Я предположила: «Потому что он не хотел, чтобы Королевское общество рассматривало его драгоценных маленьких зверюшек в негативном свете. Он заботился о них больше, чем о людях. Включая его дочь».

– Вот он сукин сын, – Кора как всегда, за эпитетами в карман не лезла, как будто одно уничижительное слово могло вынести вердикт человеку, – разве не ты говорил нам, что у него не было ни одного ученика и он даже не показывал на всеобщем обозрении, свои лучшие микроскопы?

– Говорил, – подтвердил Ян.

Я чувствовала себя достаточно слабой, поэтому позволила ему отвезти меня домой. Пока его маленькая машина, резво сновала в городском движении, я сидела, откинувшись на спинку сиденья с закрытыми глазами.

Сегодня вечером не будет звонка врачу Лейлы. К завтрашнему вечеру я буду дома в Калифорнии, в частично опустевшем доме, где жила Лейла и мой отец, и передо мной встанет задача работать с Корой на расстоянии в 9000 миль, чтобы подготовить наши совместные выводы для публикации.

Ни Ян, ни я не разговаривали, пока не дошли до моего дома.


Затем он сказал: «Мария любила своего отца, и ты знаешь это, и очень гордилась им. Это были… довольно сложные отношения».

«Да, я знаю», – подтвердила я.

4.

В сеансе следующего утра, Левенгук обнаружил микробы в воде, взятой из местного пруда, первый человек в мире, увидевший бактерии. Это воспоминание для Марии значило достаточно, чтобы я могла получить доступ к нему, и не только из-за бактерий. Я почувствовала, как она удивилась радости Левенгука, а затем разделила ее. Ее удовольствие длилось всего одно мгновение, прежде чем образ Виллема снова сделал все остальное размытым, но этот момент был реальным, и он дал несколько четких образов, которые понравились Коре.

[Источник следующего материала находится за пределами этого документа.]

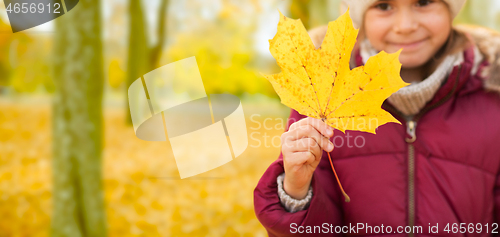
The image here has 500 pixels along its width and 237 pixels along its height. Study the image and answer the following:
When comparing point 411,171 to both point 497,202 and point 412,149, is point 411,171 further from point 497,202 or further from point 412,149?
point 497,202

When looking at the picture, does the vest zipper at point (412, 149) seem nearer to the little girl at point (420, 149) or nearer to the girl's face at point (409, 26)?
the little girl at point (420, 149)

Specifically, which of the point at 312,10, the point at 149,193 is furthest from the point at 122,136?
the point at 312,10

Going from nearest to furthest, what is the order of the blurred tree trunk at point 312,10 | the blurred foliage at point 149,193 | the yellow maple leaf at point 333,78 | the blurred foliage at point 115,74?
the yellow maple leaf at point 333,78 → the blurred foliage at point 149,193 → the blurred tree trunk at point 312,10 → the blurred foliage at point 115,74

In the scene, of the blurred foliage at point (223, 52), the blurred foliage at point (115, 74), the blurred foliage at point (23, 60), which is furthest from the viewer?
A: the blurred foliage at point (115, 74)

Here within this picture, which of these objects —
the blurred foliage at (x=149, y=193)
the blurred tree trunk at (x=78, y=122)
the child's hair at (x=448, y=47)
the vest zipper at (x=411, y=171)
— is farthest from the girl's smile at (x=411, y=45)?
the blurred tree trunk at (x=78, y=122)

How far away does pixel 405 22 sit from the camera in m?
0.88

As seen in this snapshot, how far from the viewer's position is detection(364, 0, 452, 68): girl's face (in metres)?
0.89

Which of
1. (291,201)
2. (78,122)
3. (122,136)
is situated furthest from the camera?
(122,136)

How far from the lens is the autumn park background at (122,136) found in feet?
6.88

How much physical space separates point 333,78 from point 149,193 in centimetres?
304

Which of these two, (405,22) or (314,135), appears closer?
(314,135)

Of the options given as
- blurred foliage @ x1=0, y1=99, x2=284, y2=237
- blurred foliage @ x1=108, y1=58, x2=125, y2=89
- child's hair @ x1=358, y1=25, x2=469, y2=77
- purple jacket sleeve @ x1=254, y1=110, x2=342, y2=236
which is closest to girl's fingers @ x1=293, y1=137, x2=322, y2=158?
purple jacket sleeve @ x1=254, y1=110, x2=342, y2=236

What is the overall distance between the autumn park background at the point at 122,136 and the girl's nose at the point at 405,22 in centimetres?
39

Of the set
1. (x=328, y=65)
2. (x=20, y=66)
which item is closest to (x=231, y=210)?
(x=328, y=65)
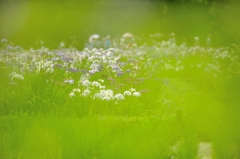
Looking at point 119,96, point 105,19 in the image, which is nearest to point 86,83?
point 119,96

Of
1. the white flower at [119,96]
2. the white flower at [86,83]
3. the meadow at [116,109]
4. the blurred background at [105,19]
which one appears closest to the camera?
the meadow at [116,109]

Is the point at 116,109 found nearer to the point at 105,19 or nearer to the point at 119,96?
the point at 119,96

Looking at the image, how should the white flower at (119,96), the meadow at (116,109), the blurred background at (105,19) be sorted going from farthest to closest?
the blurred background at (105,19) < the white flower at (119,96) < the meadow at (116,109)

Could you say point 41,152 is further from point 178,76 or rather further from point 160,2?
point 160,2

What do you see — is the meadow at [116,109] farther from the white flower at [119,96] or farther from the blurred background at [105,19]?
the blurred background at [105,19]

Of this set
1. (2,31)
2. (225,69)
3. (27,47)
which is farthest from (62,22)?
(225,69)

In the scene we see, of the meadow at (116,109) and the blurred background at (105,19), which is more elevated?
the blurred background at (105,19)

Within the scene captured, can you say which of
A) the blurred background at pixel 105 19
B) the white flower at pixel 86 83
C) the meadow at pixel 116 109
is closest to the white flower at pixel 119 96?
the meadow at pixel 116 109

«1686», – проинформировал Ян. И я посчитала в уме. Мария оплакивала своего погибшего солдата в общем, где-то двенадцать – четырнадцать лет, не ослабляя тоски по нему. Была ли это любовь или патологическая одержимость? Я не знала.

Я точно знала, что она была тем утром в церкви и ушла в середине службы, не находя там утешения. Неужели она больше не верила, что когда-нибудь увидит Виллема на небесах? Этого конечно я не знала. Воспоминания Марии раскрывали ее переживания и эмоции, но ее мысли были понятны только в том виде, в каком они возникали на данный момент. И я не была с ней в церкви и не могла точно знать, как развивались ее религиозные убеждения.

И вдруг, внезапно на моем последнем сеансе в Делфте, я смогла это понять.

. . .

«Госпожа Мария! Еще бумажки с небес!»

Соседская девочка протягивает свою ладошку. На ней лежит почерневший, обрывок бумаги. Маленькое личико ребенка сияет от возбуждения: «Они падают около пруда Виссера. Я видела это! Послания от ангелов!»

«Можно взглянуть?»

«Не касайтесь, бумажка очень хрупкая. Она упала прямо на меня!»

Я смотрю на обугленную бумагу, неужели она почернела от долгого падения с небес? Наверно в этих посланиях, старые поблекшие воспоминания о других людях, которые находятся далеко от Делфта. Ребенок убегает, чтобы показать свое сокровище кому-то другому, а я срываю с крючка свою шаль и направляюсь к пруду Виссера, за городскими стенами.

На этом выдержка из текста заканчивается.